Protein Domains and Signaling Interactions
Signaling specificity in cells is built largely from modular protein-interaction domains — compact, independently folding units such as SH2, SH3, PTB, PH, and PDZ domains — that recognize particular sequence motifs, post-translational modifications, or membrane lipids. By combining these domains, proteins are wired into defined signaling networks.
Definition
A signaling interaction domain is a modular, independently folding protein region that mediates a specific binding interaction — recognizing a defined peptide motif, a post-translational modification, or a membrane lipid — and thereby links signaling proteins into pathways.
Scope
This topic covers the concept of modular interaction domains, the principal domain families and what each recognizes, and how domain combinations create the connectivity and specificity of signaling pathways, with receptor tyrosine kinase signaling as a worked example. It is mechanistic reference material.
Core questions
- How do modular domains generate the specificity of signal transduction?

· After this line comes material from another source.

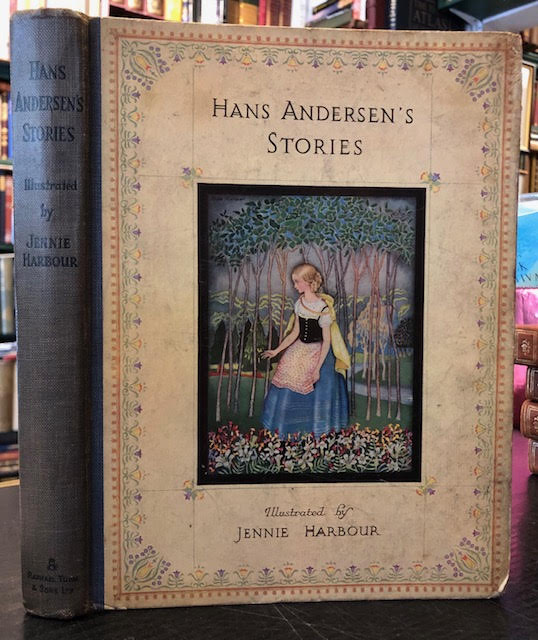 Image for Hans Andersen's Stories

- What kinds of marks do interaction domains recognize?
- How does combining domains in one protein wire a signaling network?
Key concepts
- Modular interaction domains
- SH2 domains (phosphotyrosine recognition)
- SH3 domains (proline-rich motif recognition)
- PTB domains
- PH domains (membrane phosphoinositide binding)
- PDZ domains (C-terminal motif recognition)
- Combinatorial domain assembly and network connectivity
Mechanisms
Many signaling proteins are mosaics of small interaction domains that each bind a defined target, so that the overall protein behaves as a programmable connector. SH2 domains recognize specific phosphotyrosine-containing motifs and so couple signaling to tyrosine phosphorylation; SH3 domains bind proline-rich sequences; PTB domains read phosphotyrosine and adjacent residues; PH domains bind particular membrane phosphoinositides to localize proteins to membranes; and PDZ domains recognize the carboxy-terminal motifs of partner proteins (Pawson & Nash, 2003). Because these domains read post-translational modifications, an enzyme that adds or removes a modification can rapidly rewire which partners assemble (Seet et al., 2006). Receptor tyrosine kinases illustrate the logic: ligand-induced autophosphorylation creates phosphotyrosine docking sites that recruit SH2- and PTB-domain proteins, nucleating a downstream signaling complex (Schlessinger, 2000; Lemmon & Schlessinger, 2010).
Clinical relevance
Interaction domains define how growth-factor and other signals are propagated, and mutations or aberrant phosphorylation that alter domain-mediated binding are studied in disease contexts including cancer (Lemmon & Schlessinger, 2010). The entry describes these binding principles as reference knowledge, not as clinical guidance.
Evidence & guidelines
The topic draws on cell-signaling and structural-biology reviews of modular interaction domains (Pawson & Nash, 2003; Seet et al., 2006; Schlessinger, 2000; Lemmon & Schlessinger, 2010) rather than clinical guidelines.
History
The modular view of signaling proteins emerged in the late 1980s and 1990s with the recognition that SH2 and SH3 domains are transferable binding modules, leading to a general model in which signaling networks are assembled from combinations of interaction domains (Pawson & Nash, 2003).
Key figures
- Tony Pawson
- Joseph Schlessinger
- Mark Lemmon
- Ivan Dikic
Related topics
Seminal works
- pawson-2003
- schlessinger-2000
- seet-2006
Frequently asked questions
- What does an SH2 domain recognize?
- An SH2 domain binds short peptide motifs that contain a phosphorylated tyrosine, which is how it couples signaling to tyrosine phosphorylation events.
- Why are interaction domains described as modular?
- Each domain folds and functions independently, so it can be combined with other domains in many proteins, allowing cells to build diverse signaling connections from a limited set of recognition units.